Trojans are the most common category of malware encountered in the wild. According to AV-TEST Institute data, trojans consistently account for over 50% of all new malware samples detected each year. Their versatility makes them the preferred delivery mechanism for nearly every type of malicious payload, from ransomware and spyware to cryptocurrency miners and botnet agents.
"The trojan is the Swiss Army knife of the malware world. It is not defined by what it does but by how it arrives -- through deception." -- Mikko Hypponen, Chief Research Officer at WithSecure (formerly F-Secure)
How Trojans Work
The trojan lifecycle follows a consistent pattern regardless of the specific payload:
- Delivery: The trojan arrives disguised as something the victim wants -- a software crack, a game, a document, a browser update, or an email attachment. The disguise is the critical element.
- Execution: The victim runs the file, believing it to be legitimate. On Windows, trojans often exploit the default behavior of hiding file extensions, so
invoice.pdf.exeappears asinvoice.pdf. - Installation: The trojan installs itself, often dropping additional payloads. It may display a decoy application (a real PDF viewer, a functioning game) to maintain the illusion while malicious activity occurs in the background.
- Persistence: The trojan establishes mechanisms to survive reboots -- registry Run keys, scheduled tasks, services, startup folder entries, or DLL search order hijacking.
- Payload Execution: The trojan executes its malicious purpose: opening a backdoor, stealing credentials, downloading additional malware, or providing remote access to the attacker.

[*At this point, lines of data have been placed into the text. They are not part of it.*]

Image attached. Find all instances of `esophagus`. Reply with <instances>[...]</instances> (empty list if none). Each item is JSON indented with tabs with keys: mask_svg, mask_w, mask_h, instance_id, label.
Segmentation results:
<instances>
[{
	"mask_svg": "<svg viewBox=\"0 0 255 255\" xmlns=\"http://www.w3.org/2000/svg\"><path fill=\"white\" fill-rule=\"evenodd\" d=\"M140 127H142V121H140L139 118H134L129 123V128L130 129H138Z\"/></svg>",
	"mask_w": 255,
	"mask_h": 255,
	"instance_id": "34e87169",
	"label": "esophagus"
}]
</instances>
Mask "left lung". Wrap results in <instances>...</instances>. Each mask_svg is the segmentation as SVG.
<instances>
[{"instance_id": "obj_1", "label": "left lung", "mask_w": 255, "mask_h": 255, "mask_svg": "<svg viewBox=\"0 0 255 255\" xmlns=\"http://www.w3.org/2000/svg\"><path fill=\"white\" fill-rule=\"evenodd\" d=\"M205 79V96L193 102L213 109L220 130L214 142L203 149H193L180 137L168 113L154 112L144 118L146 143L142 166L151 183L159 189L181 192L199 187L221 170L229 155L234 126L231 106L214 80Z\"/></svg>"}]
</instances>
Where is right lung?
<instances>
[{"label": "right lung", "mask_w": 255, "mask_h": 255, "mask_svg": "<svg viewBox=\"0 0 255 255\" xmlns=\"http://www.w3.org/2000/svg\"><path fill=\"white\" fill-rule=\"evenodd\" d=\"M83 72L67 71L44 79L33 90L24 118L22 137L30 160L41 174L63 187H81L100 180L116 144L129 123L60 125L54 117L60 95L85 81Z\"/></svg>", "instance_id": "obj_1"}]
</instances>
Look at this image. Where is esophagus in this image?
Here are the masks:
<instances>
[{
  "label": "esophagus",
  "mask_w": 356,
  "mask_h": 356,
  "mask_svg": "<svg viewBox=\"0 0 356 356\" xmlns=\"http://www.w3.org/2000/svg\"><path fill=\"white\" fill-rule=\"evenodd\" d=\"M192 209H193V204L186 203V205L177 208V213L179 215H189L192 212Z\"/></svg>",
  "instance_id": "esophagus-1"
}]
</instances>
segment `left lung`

- Communication: Most trojans establish a connection to a command-and-control (C2) server, allowing the attacker to issue commands, exfiltrate data, and update the malware.
Types of Trojans
Remote Access Trojans (RATs)
Remote Access Trojans give attackers full control over the victim's computer, similar to legitimate remote administration tools like TeamViewer or Remote Desktop, but without the victim's knowledge or consent. RATs typically provide a graphical interface to the attacker showing the victim's desktop, with capabilities including:
- Remote desktop viewing and control
- File browsing, upload, and download
- Keylogging and screen capture
- Webcam and microphone activation
- Password harvesting
- Command shell access
- Persistence management
| RAT | First Seen | Notable Features | Context |
|---|---|---|---|
| Back Orifice | 1998 | First widely known RAT; demonstrated Windows security weaknesses | Released by Cult of the Dead Cow at DEF CON |
| SubSeven | 1999 | User-friendly GUI; extremely popular in early 2000s | Script kiddie tool of the era |
| DarkComet | 2008 | Feature-rich, free; discontinued after use in Syrian surveillance | Used against Syrian dissidents (2011-2012) |
| njRAT | 2012 | Small footprint, .NET-based, plugin architecture | Widely used in Middle East cyber operations |
| Quasar RAT | 2014 | Open-source .NET RAT on GitHub (legitimate admin tool) | Adopted by multiple APT groups |
| AsyncRAT | 2019 | Open-source, encrypted communications, modular | One of the most prevalent RATs in 2023-2024 |
| ShadowPad | 2017 | Modular backdoor deployed via supply chain attacks | Chinese-linked APT groups |
Banking Trojans
Banking trojans are specifically designed to steal financial credentials and intercept banking transactions. They use specialized techniques including:
- Web Injection: Modifying banking website pages in real time (man-in-the-browser) to add extra fields requesting security questions, PINs, or one-time passwords
- Form Grabbing: Intercepting form data before it is encrypted by HTTPS, capturing credentials at the application level
- Session Hijacking: Stealing authenticated banking sessions to perform transactions while the victim is logged in
- Transaction Manipulation: Silently changing the destination account and amount of wire transfers while displaying the original transaction details to the victim
Banking trojans have caused billions of dollars in losses. The Zeus family alone was responsible for an estimated $100 million in losses from US bank accounts before its developer was identified.
Backdoors
A backdoor is a trojan that provides unauthorized remote access to a system, bypassing normal authentication. Unlike full-featured RATs, backdoors often provide only command-line access and are designed for stealth and persistence rather than feature richness. APT (Advanced Persistent Threat) groups frequently deploy custom backdoors that communicate over covert channels, use encryption, and blend with normal network traffic.
Downloaders and Droppers
Downloaders are trojans whose primary purpose is to download and install additional malware. They serve as the initial foothold, establishing persistence and then retrieving the main payload from a remote server. Droppers carry their payload embedded within themselves rather than downloading it. This two-stage approach allows attackers to update payloads without redistributing the initial trojan and helps evade detection by keeping the initial stage minimal.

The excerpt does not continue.